Trecho de origem:
···
Contudo, o país não é comunista. Sabe-se com alguma segurança que a propriedade privada continua sendo respeitada pelo regime. O comércio varejista está sob absoluto controle de particulares. Tanto que a maior fonte de receita, que gera cerca de 800 milhões de Euros, é a iniciativa privada, via impostos arrecadados mediante praticas de extorsão.

Se não sabemos sequer se há alguma coisa semelhante a um Banco Central. Sabe-se que o Dinar, emitido pela autoridade monetária iraquiana, é aceito em transações correntes. O Euro também circula por lá. Fora isso, como podemos formar ideia do que seja a economia do Califado? Mariane Rabrou, editora de Economia do diário parisiense Le Figaro, o mais antigo da França, publicou na edição de quinta-feira da semana passada, uma ampla reportagem sobre a conjuntura econômica do Califado. É, talvez, o melhor relato sobre o assunto já publicado na imprensa ocidental.

Tudo na matéria de Rabrou é estimativo. Ela se baseia em estatísticas publicadas antes do advento do Daech, quando técnicos ocidentais ainda podiam circular pela região, tanto da síria como do Iraque. Cotejadas com outras informações, obtidas junto a refugiados, e até por meio de fotos tiradas por satélites, foi possível compor um quadro da situação econômica local.
···
Transcreva integralmente, sem nenhuma alteração, o trecho acima sobre a economia do Califado.
···
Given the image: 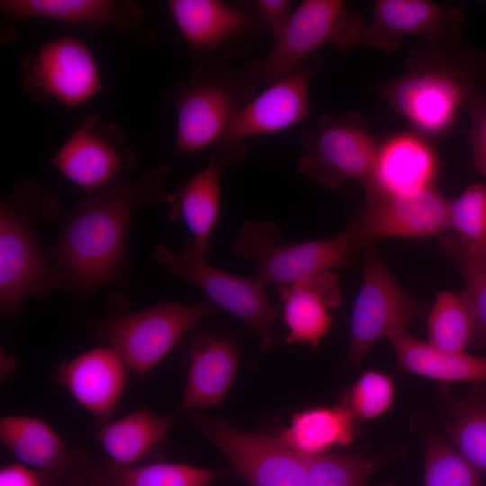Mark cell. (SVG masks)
Wrapping results in <instances>:
<instances>
[{"label": "cell", "mask_w": 486, "mask_h": 486, "mask_svg": "<svg viewBox=\"0 0 486 486\" xmlns=\"http://www.w3.org/2000/svg\"><path fill=\"white\" fill-rule=\"evenodd\" d=\"M169 172L167 163L154 165L137 177L110 183L68 212L57 239L44 251L76 299L117 282L126 262L133 213L148 202L166 199Z\"/></svg>", "instance_id": "6da1fadb"}, {"label": "cell", "mask_w": 486, "mask_h": 486, "mask_svg": "<svg viewBox=\"0 0 486 486\" xmlns=\"http://www.w3.org/2000/svg\"><path fill=\"white\" fill-rule=\"evenodd\" d=\"M60 202L45 184L21 177L0 203V309L19 313L28 297L43 299L53 290H67L58 268L40 247L39 221L57 219Z\"/></svg>", "instance_id": "7a4b0ae2"}, {"label": "cell", "mask_w": 486, "mask_h": 486, "mask_svg": "<svg viewBox=\"0 0 486 486\" xmlns=\"http://www.w3.org/2000/svg\"><path fill=\"white\" fill-rule=\"evenodd\" d=\"M258 78L249 66L221 63L196 66L184 79L163 93L176 118L178 154L212 147L237 113L258 93Z\"/></svg>", "instance_id": "3957f363"}, {"label": "cell", "mask_w": 486, "mask_h": 486, "mask_svg": "<svg viewBox=\"0 0 486 486\" xmlns=\"http://www.w3.org/2000/svg\"><path fill=\"white\" fill-rule=\"evenodd\" d=\"M469 72L436 51L413 55L406 71L380 92L391 107L422 133L448 131L474 94Z\"/></svg>", "instance_id": "277c9868"}, {"label": "cell", "mask_w": 486, "mask_h": 486, "mask_svg": "<svg viewBox=\"0 0 486 486\" xmlns=\"http://www.w3.org/2000/svg\"><path fill=\"white\" fill-rule=\"evenodd\" d=\"M361 249L352 232L330 238L289 242L283 239L277 225L268 221L247 220L233 242V252L256 262L254 277L266 285L292 283L346 265Z\"/></svg>", "instance_id": "5b68a950"}, {"label": "cell", "mask_w": 486, "mask_h": 486, "mask_svg": "<svg viewBox=\"0 0 486 486\" xmlns=\"http://www.w3.org/2000/svg\"><path fill=\"white\" fill-rule=\"evenodd\" d=\"M215 311L216 305L210 300L164 302L104 318L92 330L96 338L117 351L130 370L143 374L163 360L189 328Z\"/></svg>", "instance_id": "8992f818"}, {"label": "cell", "mask_w": 486, "mask_h": 486, "mask_svg": "<svg viewBox=\"0 0 486 486\" xmlns=\"http://www.w3.org/2000/svg\"><path fill=\"white\" fill-rule=\"evenodd\" d=\"M151 256L170 275L197 286L216 306L242 320L257 336L262 350L270 346L274 339L272 325L280 310L270 302L265 285L257 279L212 266L207 261V253L196 249L188 238L178 252L158 244Z\"/></svg>", "instance_id": "52a82bcc"}, {"label": "cell", "mask_w": 486, "mask_h": 486, "mask_svg": "<svg viewBox=\"0 0 486 486\" xmlns=\"http://www.w3.org/2000/svg\"><path fill=\"white\" fill-rule=\"evenodd\" d=\"M363 18L340 0H305L292 12L271 51L248 65L259 81L270 85L291 74L320 47L346 49L362 40Z\"/></svg>", "instance_id": "ba28073f"}, {"label": "cell", "mask_w": 486, "mask_h": 486, "mask_svg": "<svg viewBox=\"0 0 486 486\" xmlns=\"http://www.w3.org/2000/svg\"><path fill=\"white\" fill-rule=\"evenodd\" d=\"M298 171L322 185L338 188L347 181L364 189L372 180L379 146L356 112L322 117L301 136Z\"/></svg>", "instance_id": "9c48e42d"}, {"label": "cell", "mask_w": 486, "mask_h": 486, "mask_svg": "<svg viewBox=\"0 0 486 486\" xmlns=\"http://www.w3.org/2000/svg\"><path fill=\"white\" fill-rule=\"evenodd\" d=\"M319 68V60L312 55L291 74L257 94L211 147L209 164L222 170L246 155L245 140L248 138L279 132L302 121L310 110V80Z\"/></svg>", "instance_id": "30bf717a"}, {"label": "cell", "mask_w": 486, "mask_h": 486, "mask_svg": "<svg viewBox=\"0 0 486 486\" xmlns=\"http://www.w3.org/2000/svg\"><path fill=\"white\" fill-rule=\"evenodd\" d=\"M166 5L195 66L220 63L268 33L255 1L169 0Z\"/></svg>", "instance_id": "8fae6325"}, {"label": "cell", "mask_w": 486, "mask_h": 486, "mask_svg": "<svg viewBox=\"0 0 486 486\" xmlns=\"http://www.w3.org/2000/svg\"><path fill=\"white\" fill-rule=\"evenodd\" d=\"M18 64L22 87L37 104L55 100L75 110L105 90L93 52L71 35L41 42Z\"/></svg>", "instance_id": "7c38bea8"}, {"label": "cell", "mask_w": 486, "mask_h": 486, "mask_svg": "<svg viewBox=\"0 0 486 486\" xmlns=\"http://www.w3.org/2000/svg\"><path fill=\"white\" fill-rule=\"evenodd\" d=\"M420 310L418 302L398 283L374 245L367 244L346 362L357 364L377 340L406 330Z\"/></svg>", "instance_id": "4fadbf2b"}, {"label": "cell", "mask_w": 486, "mask_h": 486, "mask_svg": "<svg viewBox=\"0 0 486 486\" xmlns=\"http://www.w3.org/2000/svg\"><path fill=\"white\" fill-rule=\"evenodd\" d=\"M190 422L225 455L250 486H306L307 458L280 437L266 432L243 431L224 418L200 413Z\"/></svg>", "instance_id": "5bb4252c"}, {"label": "cell", "mask_w": 486, "mask_h": 486, "mask_svg": "<svg viewBox=\"0 0 486 486\" xmlns=\"http://www.w3.org/2000/svg\"><path fill=\"white\" fill-rule=\"evenodd\" d=\"M137 163L131 140L118 124L100 114H86L50 160L87 195L124 177Z\"/></svg>", "instance_id": "9a60e30c"}, {"label": "cell", "mask_w": 486, "mask_h": 486, "mask_svg": "<svg viewBox=\"0 0 486 486\" xmlns=\"http://www.w3.org/2000/svg\"><path fill=\"white\" fill-rule=\"evenodd\" d=\"M364 194V205L347 227L361 248L378 238H427L448 229L449 201L434 187L409 194Z\"/></svg>", "instance_id": "2e32d148"}, {"label": "cell", "mask_w": 486, "mask_h": 486, "mask_svg": "<svg viewBox=\"0 0 486 486\" xmlns=\"http://www.w3.org/2000/svg\"><path fill=\"white\" fill-rule=\"evenodd\" d=\"M4 30L2 43L16 36L14 24L26 19H46L123 32L143 46L154 42L155 34L144 24L143 10L132 0H1Z\"/></svg>", "instance_id": "e0dca14e"}, {"label": "cell", "mask_w": 486, "mask_h": 486, "mask_svg": "<svg viewBox=\"0 0 486 486\" xmlns=\"http://www.w3.org/2000/svg\"><path fill=\"white\" fill-rule=\"evenodd\" d=\"M0 441L19 463L54 482L76 486L88 479L86 454L70 448L47 422L33 416L8 415L0 418Z\"/></svg>", "instance_id": "ac0fdd59"}, {"label": "cell", "mask_w": 486, "mask_h": 486, "mask_svg": "<svg viewBox=\"0 0 486 486\" xmlns=\"http://www.w3.org/2000/svg\"><path fill=\"white\" fill-rule=\"evenodd\" d=\"M130 367L110 346L87 350L58 364L54 382L70 395L100 424L111 421L125 390Z\"/></svg>", "instance_id": "d6986e66"}, {"label": "cell", "mask_w": 486, "mask_h": 486, "mask_svg": "<svg viewBox=\"0 0 486 486\" xmlns=\"http://www.w3.org/2000/svg\"><path fill=\"white\" fill-rule=\"evenodd\" d=\"M461 22L460 10L431 1L379 0L362 40L368 46L395 51L409 36L424 37L432 43L452 40L459 32Z\"/></svg>", "instance_id": "ffe728a7"}, {"label": "cell", "mask_w": 486, "mask_h": 486, "mask_svg": "<svg viewBox=\"0 0 486 486\" xmlns=\"http://www.w3.org/2000/svg\"><path fill=\"white\" fill-rule=\"evenodd\" d=\"M288 328L285 343H308L316 347L330 329L333 316L330 310L341 301L338 275L322 272L276 287Z\"/></svg>", "instance_id": "44dd1931"}, {"label": "cell", "mask_w": 486, "mask_h": 486, "mask_svg": "<svg viewBox=\"0 0 486 486\" xmlns=\"http://www.w3.org/2000/svg\"><path fill=\"white\" fill-rule=\"evenodd\" d=\"M233 345L203 333L193 341L184 390L176 415L188 410H203L221 403L238 368Z\"/></svg>", "instance_id": "7402d4cb"}, {"label": "cell", "mask_w": 486, "mask_h": 486, "mask_svg": "<svg viewBox=\"0 0 486 486\" xmlns=\"http://www.w3.org/2000/svg\"><path fill=\"white\" fill-rule=\"evenodd\" d=\"M438 163L428 142L417 134L400 133L379 150L370 184L364 190L409 194L433 187Z\"/></svg>", "instance_id": "603a6c76"}, {"label": "cell", "mask_w": 486, "mask_h": 486, "mask_svg": "<svg viewBox=\"0 0 486 486\" xmlns=\"http://www.w3.org/2000/svg\"><path fill=\"white\" fill-rule=\"evenodd\" d=\"M220 170L208 164L167 195L168 218L183 219L194 247L208 253L211 236L220 212Z\"/></svg>", "instance_id": "cb8c5ba5"}, {"label": "cell", "mask_w": 486, "mask_h": 486, "mask_svg": "<svg viewBox=\"0 0 486 486\" xmlns=\"http://www.w3.org/2000/svg\"><path fill=\"white\" fill-rule=\"evenodd\" d=\"M391 340L400 366L410 373L440 382L486 381V356L465 351L450 353L410 336L407 330L392 335Z\"/></svg>", "instance_id": "d4e9b609"}, {"label": "cell", "mask_w": 486, "mask_h": 486, "mask_svg": "<svg viewBox=\"0 0 486 486\" xmlns=\"http://www.w3.org/2000/svg\"><path fill=\"white\" fill-rule=\"evenodd\" d=\"M356 417L343 403L295 413L279 437L298 454L309 457L334 446H349L356 433Z\"/></svg>", "instance_id": "484cf974"}, {"label": "cell", "mask_w": 486, "mask_h": 486, "mask_svg": "<svg viewBox=\"0 0 486 486\" xmlns=\"http://www.w3.org/2000/svg\"><path fill=\"white\" fill-rule=\"evenodd\" d=\"M176 417L175 412L162 416L138 409L103 425L95 437L109 461L118 465H133L164 439Z\"/></svg>", "instance_id": "4316f807"}, {"label": "cell", "mask_w": 486, "mask_h": 486, "mask_svg": "<svg viewBox=\"0 0 486 486\" xmlns=\"http://www.w3.org/2000/svg\"><path fill=\"white\" fill-rule=\"evenodd\" d=\"M217 472L179 463L118 465L111 461L90 467L88 486H208Z\"/></svg>", "instance_id": "83f0119b"}, {"label": "cell", "mask_w": 486, "mask_h": 486, "mask_svg": "<svg viewBox=\"0 0 486 486\" xmlns=\"http://www.w3.org/2000/svg\"><path fill=\"white\" fill-rule=\"evenodd\" d=\"M439 247L458 268L462 290L472 318V348L486 346V255L469 250L454 235L441 237Z\"/></svg>", "instance_id": "f1b7e54d"}, {"label": "cell", "mask_w": 486, "mask_h": 486, "mask_svg": "<svg viewBox=\"0 0 486 486\" xmlns=\"http://www.w3.org/2000/svg\"><path fill=\"white\" fill-rule=\"evenodd\" d=\"M428 343L450 353L464 352L470 346L472 318L462 291L436 294L427 319Z\"/></svg>", "instance_id": "f546056e"}, {"label": "cell", "mask_w": 486, "mask_h": 486, "mask_svg": "<svg viewBox=\"0 0 486 486\" xmlns=\"http://www.w3.org/2000/svg\"><path fill=\"white\" fill-rule=\"evenodd\" d=\"M448 229L471 251L486 255V185L472 184L448 202Z\"/></svg>", "instance_id": "4dcf8cb0"}, {"label": "cell", "mask_w": 486, "mask_h": 486, "mask_svg": "<svg viewBox=\"0 0 486 486\" xmlns=\"http://www.w3.org/2000/svg\"><path fill=\"white\" fill-rule=\"evenodd\" d=\"M423 486H483L479 470L442 437L431 435L426 444Z\"/></svg>", "instance_id": "1f68e13d"}, {"label": "cell", "mask_w": 486, "mask_h": 486, "mask_svg": "<svg viewBox=\"0 0 486 486\" xmlns=\"http://www.w3.org/2000/svg\"><path fill=\"white\" fill-rule=\"evenodd\" d=\"M306 458V486H365L374 464L358 454L328 452Z\"/></svg>", "instance_id": "d6a6232c"}, {"label": "cell", "mask_w": 486, "mask_h": 486, "mask_svg": "<svg viewBox=\"0 0 486 486\" xmlns=\"http://www.w3.org/2000/svg\"><path fill=\"white\" fill-rule=\"evenodd\" d=\"M447 430L454 448L475 468L486 472V400L461 403Z\"/></svg>", "instance_id": "836d02e7"}, {"label": "cell", "mask_w": 486, "mask_h": 486, "mask_svg": "<svg viewBox=\"0 0 486 486\" xmlns=\"http://www.w3.org/2000/svg\"><path fill=\"white\" fill-rule=\"evenodd\" d=\"M392 379L381 372L366 371L344 397L345 404L360 419H372L385 413L394 400Z\"/></svg>", "instance_id": "e575fe53"}, {"label": "cell", "mask_w": 486, "mask_h": 486, "mask_svg": "<svg viewBox=\"0 0 486 486\" xmlns=\"http://www.w3.org/2000/svg\"><path fill=\"white\" fill-rule=\"evenodd\" d=\"M466 107L471 116V139L473 164L486 176V98L473 96Z\"/></svg>", "instance_id": "d590c367"}, {"label": "cell", "mask_w": 486, "mask_h": 486, "mask_svg": "<svg viewBox=\"0 0 486 486\" xmlns=\"http://www.w3.org/2000/svg\"><path fill=\"white\" fill-rule=\"evenodd\" d=\"M257 13L274 38L276 40L285 30L292 12L291 2L288 0H257L255 1Z\"/></svg>", "instance_id": "8d00e7d4"}, {"label": "cell", "mask_w": 486, "mask_h": 486, "mask_svg": "<svg viewBox=\"0 0 486 486\" xmlns=\"http://www.w3.org/2000/svg\"><path fill=\"white\" fill-rule=\"evenodd\" d=\"M54 482L41 472L14 463L0 469V486H51Z\"/></svg>", "instance_id": "74e56055"}]
</instances>
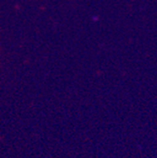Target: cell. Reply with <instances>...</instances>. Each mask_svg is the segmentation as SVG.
Returning <instances> with one entry per match:
<instances>
[{"label": "cell", "mask_w": 157, "mask_h": 158, "mask_svg": "<svg viewBox=\"0 0 157 158\" xmlns=\"http://www.w3.org/2000/svg\"><path fill=\"white\" fill-rule=\"evenodd\" d=\"M92 20H93V21H98V17L97 16H93L92 17Z\"/></svg>", "instance_id": "cell-1"}]
</instances>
···
Resposta ao exercício:
Contudo, o país não é comunista. Sabe-se com alguma segurança que a propriedade privada continua sendo respeitada pelo regime. O comércio varejista está sob absoluto controle de particulares. Tanto que a maior fonte de receita, que gera cerca de 800 milhões de Euros, é a iniciativa privada, via impostos arrecadados mediante praticas de extorsão.

Se não sabemos sequer se há alguma coisa semelhante a um Banco Central. Sabe-se que o Dinar, emitido pela autoridade monetária iraquiana, é aceito em transações correntes. O Euro também circula por lá. Fora isso, como podemos formar ideia do que seja a economia do Califado? Mariane Rabrou, editora de Economia do diário parisiense Le Figaro, o mais antigo da França, publicou na edição de quinta-feira da semana passada, uma ampla reportagem sobre a conjuntura econômica do Califado. É, talvez, o melhor relato sobre o assunto já publicado na imprensa ocidental.

Tudo na matéria de Rabrou é estimativo. Ela se baseia em estatísticas publicadas antes do advento do Daech, quando técnicos ocidentais ainda podiam circular pela região, tanto da síria como do Iraque. Cotejadas com outras informações, obtidas junto a refugiados, e até por meio de fotos tiradas por satélites, foi possível compor um quadro da situação econômica local.